Text provided>
⁂

So, along comes the much anticipated screen adaptation of The Hunger Games. Initially, one might have worried. The film does have all of the potential trappings: teen pin-up actors, tempestuous young romance, macabre world portrayals, the list could go on! However, within 10 minutes of the film's opening credits, right around the point at which young Katniss bags her first deer onscreen, one realizes that this is a more desirable breed of teen fiction.

The tone of The Hunger Games alludes to the likes of Battle Royale; there are even hints of Schindlers List. For those who don't know the plot already, the story centres around the post-apocalyptic country of Panem, formerly the USA. The flamboyant citizens of the capital hold prisoner the other citizens of the country in 13 districts. Every year, two teenagers from each district are selected at random to compete is a death-match tournament called the Hunger Games, a ritual televised for the sadistic and flamboyant citizens of the capital. The selected teens are thus known as "Tributes". It is a Third Reich ethos, the people of the capital consider the peasants of the districts to be a lesser breed, deserving only of a good meal and fine accommodation before they are sent to die.

Sheesh, I know what you're thinking-"this must mean some serious teen brooding!"....

Pictured-An annoying, depressed teen, moments before Tweeting "I hate God,  Capitalism is  wack"

⁂

Recorded information>
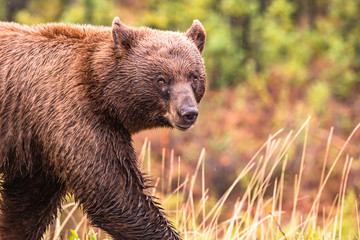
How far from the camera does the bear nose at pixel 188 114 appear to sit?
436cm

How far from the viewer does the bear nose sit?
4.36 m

⁂

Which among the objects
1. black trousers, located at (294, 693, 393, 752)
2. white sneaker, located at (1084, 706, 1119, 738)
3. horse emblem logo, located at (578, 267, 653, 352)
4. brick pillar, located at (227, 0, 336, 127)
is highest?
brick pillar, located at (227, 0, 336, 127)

⁂

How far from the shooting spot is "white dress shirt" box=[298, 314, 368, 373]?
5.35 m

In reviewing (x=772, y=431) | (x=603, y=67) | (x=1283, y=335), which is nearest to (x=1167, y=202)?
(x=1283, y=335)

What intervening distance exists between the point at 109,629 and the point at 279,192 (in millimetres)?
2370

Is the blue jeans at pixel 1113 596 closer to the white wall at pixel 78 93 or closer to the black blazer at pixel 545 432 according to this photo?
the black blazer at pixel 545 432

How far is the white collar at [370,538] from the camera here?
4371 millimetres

⁂

Work request A>
Answer these questions from the review of The Hunger Games:
(i) Within how many minutes of the film's opening credits does one realize this is a more desirable breed of teen fiction?
(ii) What country was Panem formerly?
(iii) What are the selected teens known as?
Work request B> Output the part of the review of The Hunger Games that opens with the words containing "So, along comes" and closes with "of teen fiction.".
The entries come from a source unrelated to the review of The Hunger Games.

Reply A>
(i) 10 minutes
(ii) The USA
(iii) "Tributes"

Reply B>
So, along comes the much anticipated screen adaptation of The Hunger Games. Initially, one might have worried. The film does have all of the potential trappings: teen pin-up actors, tempestuous young romance, macabre world portrayals, the list could go on! However, within 10 minutes of the film's opening credits, right around the point at which young Katniss bags her first deer onscreen, one realizes that this is a more desirable breed of teen fiction.